### Extracted data entries:
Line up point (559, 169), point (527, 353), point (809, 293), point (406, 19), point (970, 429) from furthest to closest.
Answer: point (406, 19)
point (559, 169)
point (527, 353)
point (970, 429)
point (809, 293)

### Work to be completed:
Rewrite the data above with "furthest" swapped for "farthest", keeping everything else the same.

### Solution to the problem:
Line up point (559, 169), point (527, 353), point (809, 293), point (406, 19), point (970, 429) from farthest to closest.
Answer: point (406, 19)
point (559, 169)
point (527, 353)
point (970, 429)
point (809, 293)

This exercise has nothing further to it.